Figure 4B/C/S7B: Aminoglycoside (AGA)-induced missense peptides were targeted by label free Parallel Reaction Monitoring (PRM). Missense peptides with individual amino acid substitutions were identified by their close to one dot product derived from DDA data. Figure 5A/C: AGA-induced missense peptides were targeted by label-free PRM. Stable isotope labeled reference (SIL) peptides were used to confidently identify missense peptides with single and consecutive amino acid substitutions (not used for quantification). Figure 5D/E/F: AGA-induced missense peptides with consecutive amino acid substitutions were targeted by label-free PRM. SIL peptides were used for confident identification of missense peptides. Figure 6B: 2-3 peptides of proteins of the unfolded stress response (IbpA, IbpB, RpoH) were targeted by label-free PRM using SIL peptides for identification. Peptides of constitutively expressed proteins uL10 and EF-Tu were quantified as loading controls. Figure S8B: Missense peptides were detected by data-dependent acquisition, identified as dependent peptides in MaxQuant and subsequent analysis pipelines (PMID: 31353208) and quantified by MS1 filtering in Skyline.

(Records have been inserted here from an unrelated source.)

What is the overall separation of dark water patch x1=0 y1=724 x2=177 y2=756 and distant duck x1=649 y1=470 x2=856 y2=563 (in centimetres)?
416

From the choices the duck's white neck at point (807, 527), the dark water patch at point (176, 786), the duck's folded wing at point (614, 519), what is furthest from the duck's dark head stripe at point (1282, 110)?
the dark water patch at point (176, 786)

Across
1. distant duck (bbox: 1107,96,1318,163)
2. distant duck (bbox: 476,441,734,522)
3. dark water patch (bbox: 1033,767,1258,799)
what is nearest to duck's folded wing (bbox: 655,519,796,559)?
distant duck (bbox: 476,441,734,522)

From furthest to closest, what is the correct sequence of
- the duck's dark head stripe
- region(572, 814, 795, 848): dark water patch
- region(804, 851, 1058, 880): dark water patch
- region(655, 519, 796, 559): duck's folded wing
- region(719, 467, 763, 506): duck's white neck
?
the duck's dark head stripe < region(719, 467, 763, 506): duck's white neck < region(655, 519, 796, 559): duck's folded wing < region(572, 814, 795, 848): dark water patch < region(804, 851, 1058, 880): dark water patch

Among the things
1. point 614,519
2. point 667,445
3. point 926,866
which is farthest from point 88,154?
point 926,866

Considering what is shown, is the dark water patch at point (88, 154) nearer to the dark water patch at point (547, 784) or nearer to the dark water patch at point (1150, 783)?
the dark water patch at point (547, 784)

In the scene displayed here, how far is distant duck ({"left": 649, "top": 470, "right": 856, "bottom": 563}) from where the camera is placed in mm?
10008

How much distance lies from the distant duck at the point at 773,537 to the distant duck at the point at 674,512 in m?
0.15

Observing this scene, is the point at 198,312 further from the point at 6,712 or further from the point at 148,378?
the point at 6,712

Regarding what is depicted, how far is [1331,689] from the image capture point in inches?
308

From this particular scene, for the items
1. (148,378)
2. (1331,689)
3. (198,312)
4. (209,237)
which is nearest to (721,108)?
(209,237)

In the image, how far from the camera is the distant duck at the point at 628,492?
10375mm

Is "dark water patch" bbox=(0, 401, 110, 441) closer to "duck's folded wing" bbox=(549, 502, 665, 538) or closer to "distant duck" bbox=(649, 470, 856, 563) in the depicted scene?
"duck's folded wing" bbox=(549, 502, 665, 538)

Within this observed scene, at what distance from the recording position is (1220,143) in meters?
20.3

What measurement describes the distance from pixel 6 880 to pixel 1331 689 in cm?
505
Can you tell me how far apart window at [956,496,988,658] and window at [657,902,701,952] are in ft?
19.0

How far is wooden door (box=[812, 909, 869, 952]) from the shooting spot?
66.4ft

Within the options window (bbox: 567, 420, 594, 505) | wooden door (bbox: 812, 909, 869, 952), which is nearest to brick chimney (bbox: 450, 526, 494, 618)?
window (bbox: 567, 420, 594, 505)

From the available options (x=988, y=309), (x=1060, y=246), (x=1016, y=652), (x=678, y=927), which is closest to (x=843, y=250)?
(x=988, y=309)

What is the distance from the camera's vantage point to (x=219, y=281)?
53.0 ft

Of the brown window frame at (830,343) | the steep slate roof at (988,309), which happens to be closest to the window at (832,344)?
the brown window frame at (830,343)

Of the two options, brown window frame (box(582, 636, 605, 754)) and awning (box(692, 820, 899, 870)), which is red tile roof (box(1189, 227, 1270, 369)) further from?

Figure 4B: Escherichia coli strains (carrying mutations in the translation elongation factor G (EF-G): F593L, A608E, P610L, wt, and parental strain MG1655) were grown in LB medium in the presence and absence of apramycin (16 µM). Cells were lysed and proteins were separated using Criterion TGX SDS PAGE gels. The EF-Tu (most prominent) band was excised and in-gel proteolysed with trypsin. Figure 4C: Cells were grown as in Figure 4B. After 1 h of Apr treatment, cells were harvested and inverted inner membrane vesicles were prepared to quantify missense peptides in inner membrane proteins. Proteins were separated using Criterion TGX SDS PAGE gels. Prominent protein bands were cut from the gel and proteoylzed with trypsin. Figure 5A/C: Same strains were grown as described above. Apramycin was added at different concentrations and strains were incubated for indicated time intervals. Missense peptides were quantified in EF-Tu. Figure 5D: Strains (P610L and wt) were grown as described above (-/+ 16µM Apr). Missense peptides with consecutive amino acid substitutions were quantified in EF-Tu. Figure 5E: Strains (F593L, A608E, P610L, wt) treated as in Figure 5D. Figure 5F: Strains (F593L, A608E, P610L, wt) were treated with various AGAs. For each AGA, concentrations that provoke maximal misreading were chosen and missense peptides were quantified in EF-Tu. Figure 6B: Strains (F593L, A608E, P610L, wt) grown in the absence and presence of Apr (16 µM, 180 min) were harvested. Proteins were desalted by SDS-PAGE and in-gel proteolyzed with trypsin. Figure S7B: Biological replicates of cells treated as in Figure 4B (16 µM Apr, 60 min incubation). Figure S8B: Strains (P610L and wt) were grown in the absence and presence of different concentrations Apr. Missense peptides with consecutive amino acid substitutions were quantified in EF-Tu.